With its tablet-like controller, the Wii U is a seriously weird piece of kit. But, yet again, once you get your hands on it, a multitude of new gaming experiences tumble out of it. And the machine will have more hardcore appeal, too.
The Japanese gaming giant showed a prototype of the new console, dubbed the Wii U, at the E3 game conference here. It expects to ship the product sometime between April 1 and the end of 2012.
Although Nintendo was coy on many features, the company said the console will offer high-definition graphics—one area in which the Wii has come to look increasingly deficient compared with more powerful systems like Microsoft Corp.'s Xbox 360 and Sony Corp.'s PlayStation 3.
Nintendo's new controller is likely to attract the most attention, emulating the touchscreen technology Apple Inc. popularized with its hit iPhones and iPads. Such devices have come to compete more seriously as game devices with products from Nintendo and other console makers.
The touchscreen on the Nintendo controller measures 6.2 inches–-roughly mid-way between the size of the iPhone and iPad displays—and is placed between more traditional game-control buttons. Inside the controller is an accelerometer, the same kind of orientation-sensing device that allows Wii controllers to respond to users' motions.
The company showed only early game concepts intended to illustrate the Wii U's potential. In one demonstration of a chase game played with five people, one player raced around a maze staring at an aerial map only visible to them on the touchscreen. Without the advantage of the map, the other four players stared at the television, trying to ferret out the location of the fifth player by roaming the maze using traditional Wii controllers and shouting to each other whenever he was sighted.
Another demonstration of a concept called "shield pose" allows a player to use the new controller to block a projectile shot at them by an opponent—in this case, a pirate firing suction cups. The motion-sensing capabilities allowed players to pivot their bodies around a room hunting for an opponent, causing their perspective on the game to automatically shift on the controller's touchscreen.
In an interview prior to the E3 presentation, Nintendo President Satoru Iwata conceded that "people probably won't understand right away" what can be done with the new controller, but he expects it stimulate game creators in new ways.

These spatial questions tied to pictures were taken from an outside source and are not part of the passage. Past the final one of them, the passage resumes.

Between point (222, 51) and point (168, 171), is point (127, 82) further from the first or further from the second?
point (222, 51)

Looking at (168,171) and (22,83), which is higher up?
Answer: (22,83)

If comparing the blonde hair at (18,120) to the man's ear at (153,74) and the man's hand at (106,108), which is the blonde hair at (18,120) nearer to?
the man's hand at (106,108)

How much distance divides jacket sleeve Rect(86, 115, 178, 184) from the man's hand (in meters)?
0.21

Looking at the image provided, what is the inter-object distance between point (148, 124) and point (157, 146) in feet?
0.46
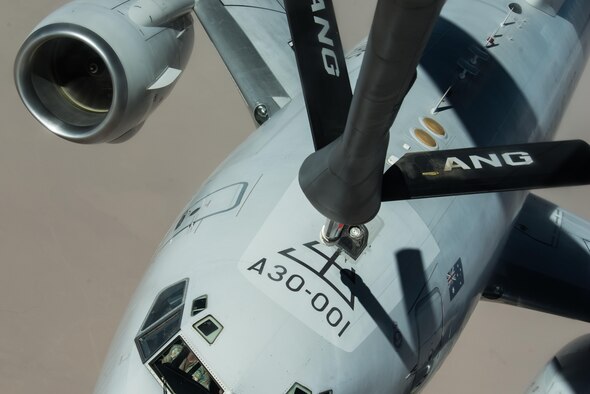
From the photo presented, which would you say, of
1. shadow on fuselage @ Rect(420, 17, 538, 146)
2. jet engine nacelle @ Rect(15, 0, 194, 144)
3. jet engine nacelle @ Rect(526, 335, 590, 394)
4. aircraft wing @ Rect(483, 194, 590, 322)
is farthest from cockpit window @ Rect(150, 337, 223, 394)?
aircraft wing @ Rect(483, 194, 590, 322)

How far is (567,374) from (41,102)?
6.37 m

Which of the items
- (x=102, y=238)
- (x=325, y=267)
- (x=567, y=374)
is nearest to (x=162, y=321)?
(x=325, y=267)

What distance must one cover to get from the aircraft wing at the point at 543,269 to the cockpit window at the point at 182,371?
4.56 meters

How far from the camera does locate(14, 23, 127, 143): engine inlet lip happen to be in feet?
27.9

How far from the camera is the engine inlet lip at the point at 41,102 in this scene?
8.52 metres

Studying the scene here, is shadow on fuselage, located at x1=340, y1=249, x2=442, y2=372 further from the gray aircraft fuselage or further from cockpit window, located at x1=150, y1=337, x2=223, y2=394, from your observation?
cockpit window, located at x1=150, y1=337, x2=223, y2=394

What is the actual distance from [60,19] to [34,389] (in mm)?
6551

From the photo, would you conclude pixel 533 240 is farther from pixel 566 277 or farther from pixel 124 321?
pixel 124 321

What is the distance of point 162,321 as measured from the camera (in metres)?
6.25

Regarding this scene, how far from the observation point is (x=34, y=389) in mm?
12828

"This is going to be able to create what I call a new format or new structure of entertainment," Mr. Iwata said. "By taking advantage of this new structure of entertainment, great new ideas can be popped up by developers."

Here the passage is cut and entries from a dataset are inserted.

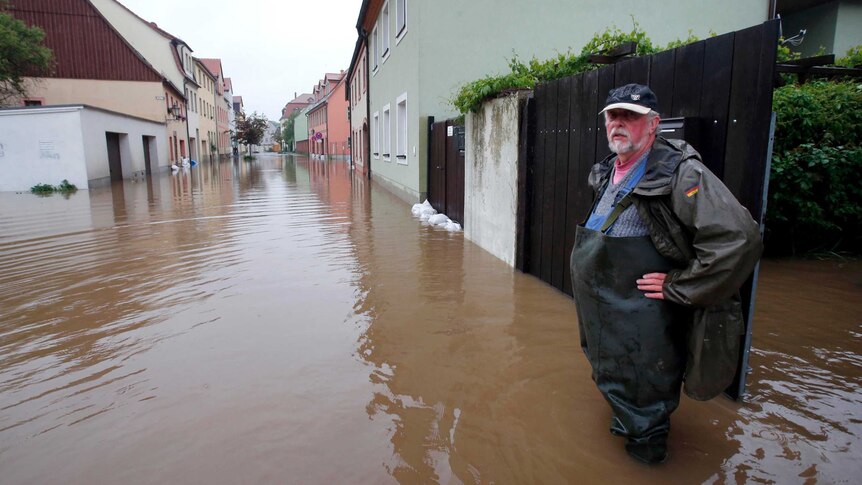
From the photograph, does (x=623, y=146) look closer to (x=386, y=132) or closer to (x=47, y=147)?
(x=386, y=132)

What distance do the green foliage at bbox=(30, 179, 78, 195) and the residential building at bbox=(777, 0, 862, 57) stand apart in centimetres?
2149

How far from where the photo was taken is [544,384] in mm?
3416

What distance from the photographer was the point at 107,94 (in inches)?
1150

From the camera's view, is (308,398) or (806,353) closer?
(308,398)

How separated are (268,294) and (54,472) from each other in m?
2.90

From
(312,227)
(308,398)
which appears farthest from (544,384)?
(312,227)

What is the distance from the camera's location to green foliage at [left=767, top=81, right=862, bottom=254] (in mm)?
6035

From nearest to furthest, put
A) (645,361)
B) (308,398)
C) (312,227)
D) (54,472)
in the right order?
(645,361)
(54,472)
(308,398)
(312,227)

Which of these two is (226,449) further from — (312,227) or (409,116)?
(409,116)

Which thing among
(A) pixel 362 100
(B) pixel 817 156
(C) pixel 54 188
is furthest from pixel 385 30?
(B) pixel 817 156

Yves Guillemot, CEO of French game maker Ubisoft Entertainment SA, believes the new console will help his developers strive to make innovative new games. "It will be a completely different experience," Mr. Guillemot said. "When you have a touchscreen there's a lot more that you can do,"

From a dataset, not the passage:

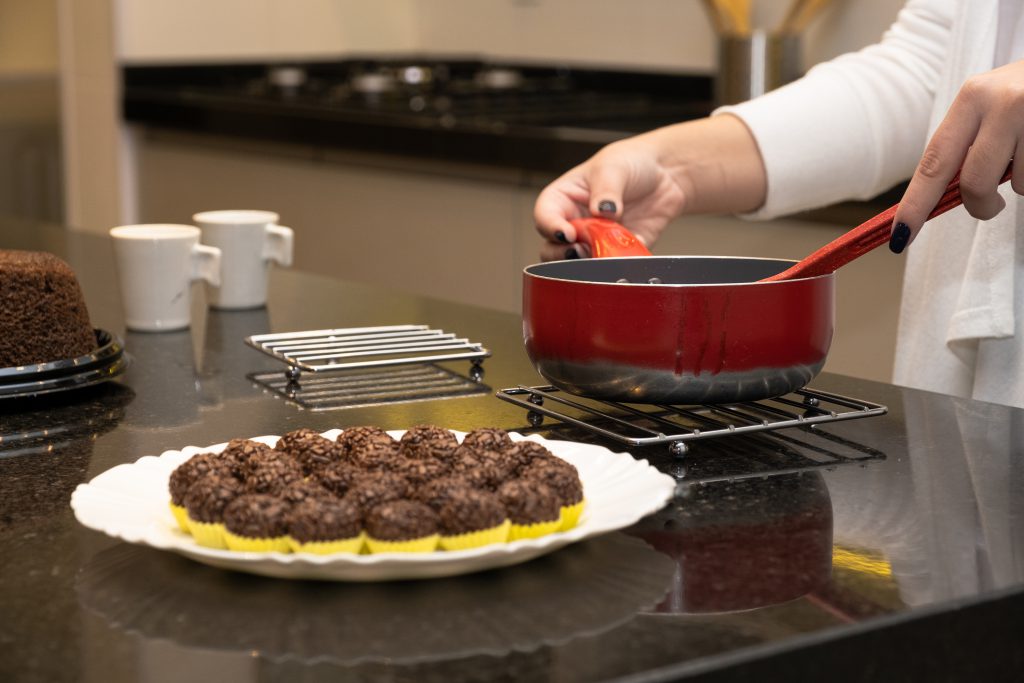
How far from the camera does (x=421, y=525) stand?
0.56 meters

It's unclear yet whether the Wii U will possess one of the Wii's biggest advantages: its original $250 price tag, significantly lower than rival consoles when the Wii was introduced in November 2006. Mr. Iwata declined to say how much the new product will cost.
Nintendo's move shows how intensely the games industry has come to focus on innovations in game controllers, which are often criticized as overly-complex. The Wii controllers' motion-sensing capabilities shook up the business, but Microsoft and Sony have more recently introduced their own twists in motion game-playing with their Kinect and Move devices.
Mr. Iwata said Nintendo began looking seriously at touchscreens for its new product before iPad sales began to take off. Mr. Iwata said the new controller will also be well-suited for people who want to navigate through online libraries of movies and other forms of entertainment.
The Wii remains the top-selling home videogame system with 86 million units sold as of March 2011. But the Xbox 360 and PS3 have closed the gap on Nintendo, shipping more than 50 million units each.
After demand peaked in the fiscal year ended March 2009, Wii sales dropped 21% and 26% in the last two years—even as Nintendo cut the price of the game machine.
The PlayStation 3 and Xbox 360 pack costly processing power which enabled it to play complex games with high-definition graphics, while the Wii does not. When high-definition televisions became the industry norm in recent years, sales of the Wii began to suffer.